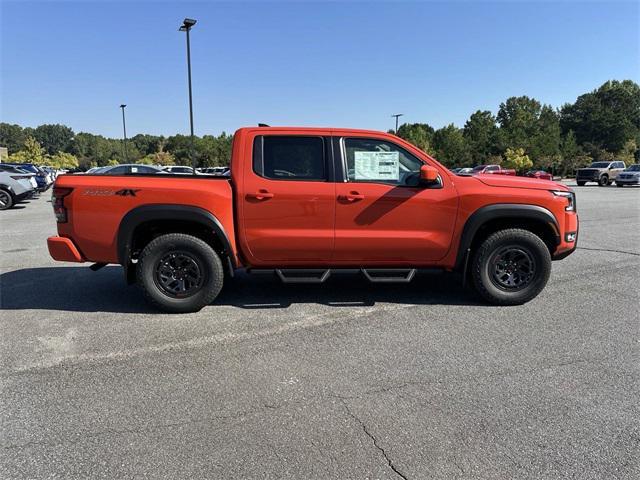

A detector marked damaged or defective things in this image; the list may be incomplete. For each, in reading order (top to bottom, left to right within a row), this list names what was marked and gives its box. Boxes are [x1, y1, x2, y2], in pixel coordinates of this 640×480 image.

cracked pavement [1, 182, 640, 478]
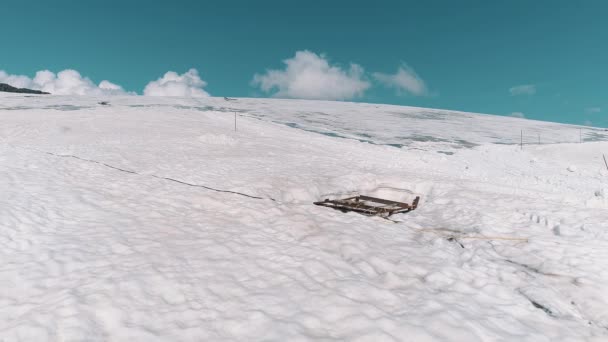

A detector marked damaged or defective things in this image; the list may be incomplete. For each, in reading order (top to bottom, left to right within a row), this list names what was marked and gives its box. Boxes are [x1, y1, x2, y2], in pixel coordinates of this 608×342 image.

rusty metal frame [314, 195, 418, 216]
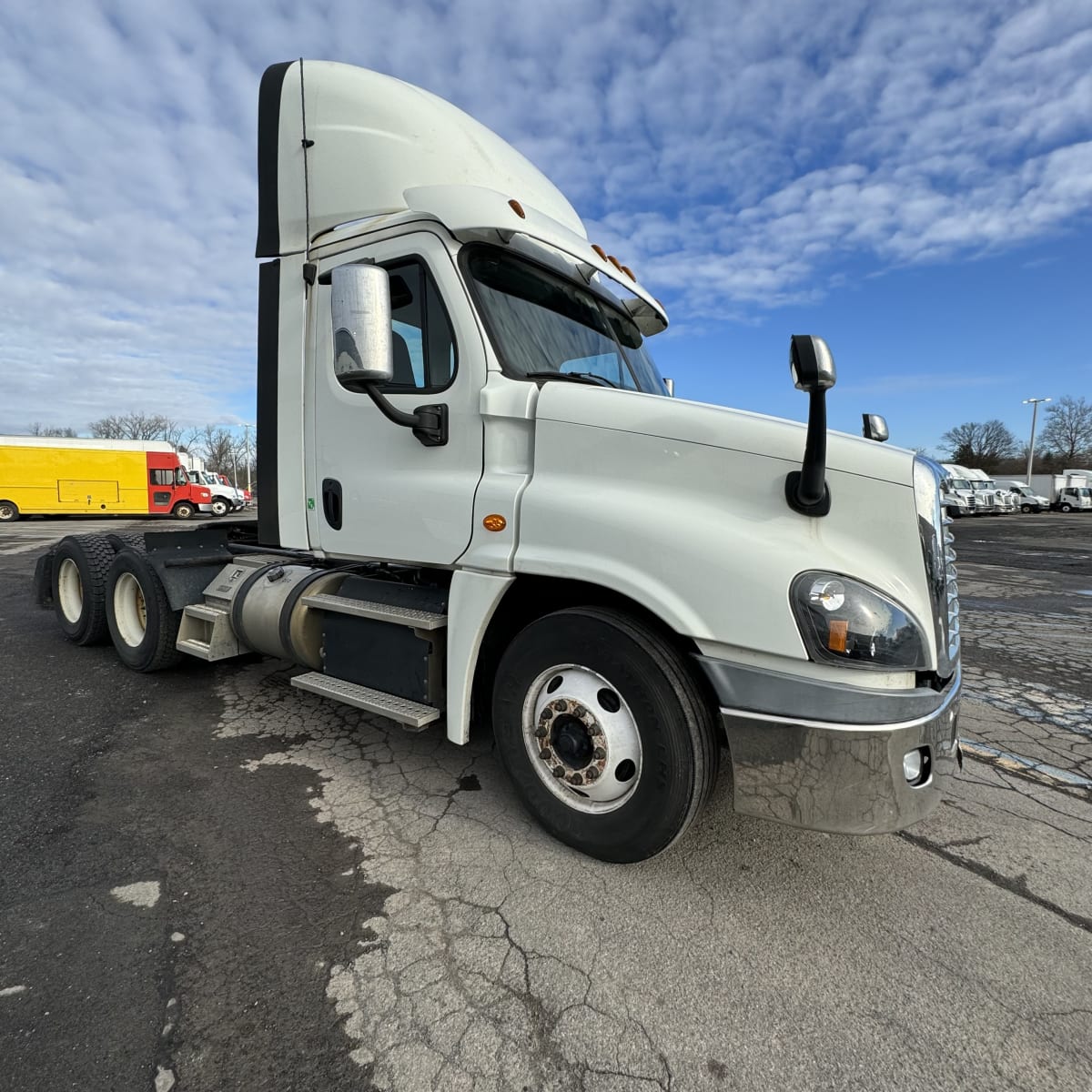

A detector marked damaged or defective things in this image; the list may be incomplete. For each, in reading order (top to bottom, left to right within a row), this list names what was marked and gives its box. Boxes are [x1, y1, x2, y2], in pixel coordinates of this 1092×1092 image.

cracked asphalt [0, 513, 1087, 1092]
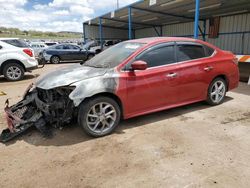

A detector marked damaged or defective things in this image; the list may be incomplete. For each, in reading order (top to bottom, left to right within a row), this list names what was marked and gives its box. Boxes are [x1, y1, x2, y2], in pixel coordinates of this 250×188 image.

crumpled hood [35, 64, 106, 89]
damaged front end [0, 84, 75, 142]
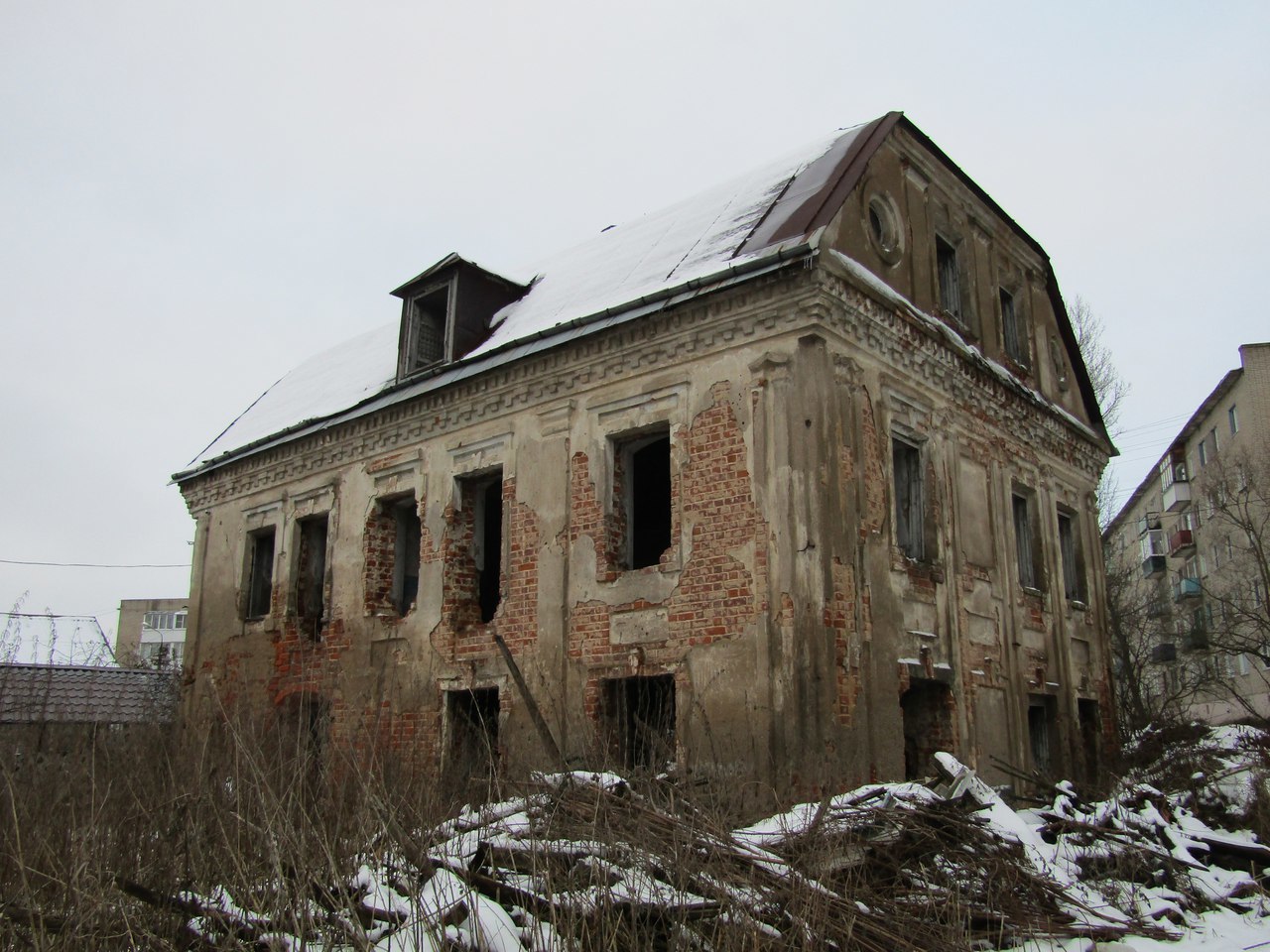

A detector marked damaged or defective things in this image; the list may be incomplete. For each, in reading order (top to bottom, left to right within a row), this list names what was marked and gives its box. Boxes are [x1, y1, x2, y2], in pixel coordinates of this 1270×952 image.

broken window [405, 282, 454, 373]
broken window [933, 236, 960, 321]
broken window [996, 286, 1024, 365]
broken window [244, 524, 274, 623]
broken window [296, 512, 329, 639]
broken window [456, 470, 506, 627]
broken window [615, 428, 675, 567]
broken window [893, 436, 921, 563]
broken window [1012, 492, 1040, 587]
broken window [1056, 508, 1087, 599]
broken window [446, 686, 500, 785]
broken window [603, 674, 675, 770]
broken window [897, 678, 949, 781]
broken window [1024, 694, 1056, 777]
+ + +
## Task directions
Repeat only the stretch of lines that opens with the line containing "this 1270×952 image." and closes with the final line of the entries, both included, exactly as written.

## Finished task
A detector marked damaged or defective things in this image; the list may be incomplete. For each, in reading order (top to bottom, left to right within a row), this list names what was marked and gives its box. Boxes are [x1, y1, x2, y2], in pixel coordinates of this 1270×952 image.

broken window [405, 282, 454, 373]
broken window [933, 236, 960, 321]
broken window [996, 286, 1024, 365]
broken window [244, 524, 274, 623]
broken window [296, 512, 329, 639]
broken window [456, 470, 506, 627]
broken window [615, 428, 675, 567]
broken window [893, 436, 921, 563]
broken window [1012, 492, 1040, 587]
broken window [1056, 508, 1087, 599]
broken window [446, 686, 500, 785]
broken window [603, 674, 675, 770]
broken window [897, 678, 949, 781]
broken window [1024, 694, 1056, 777]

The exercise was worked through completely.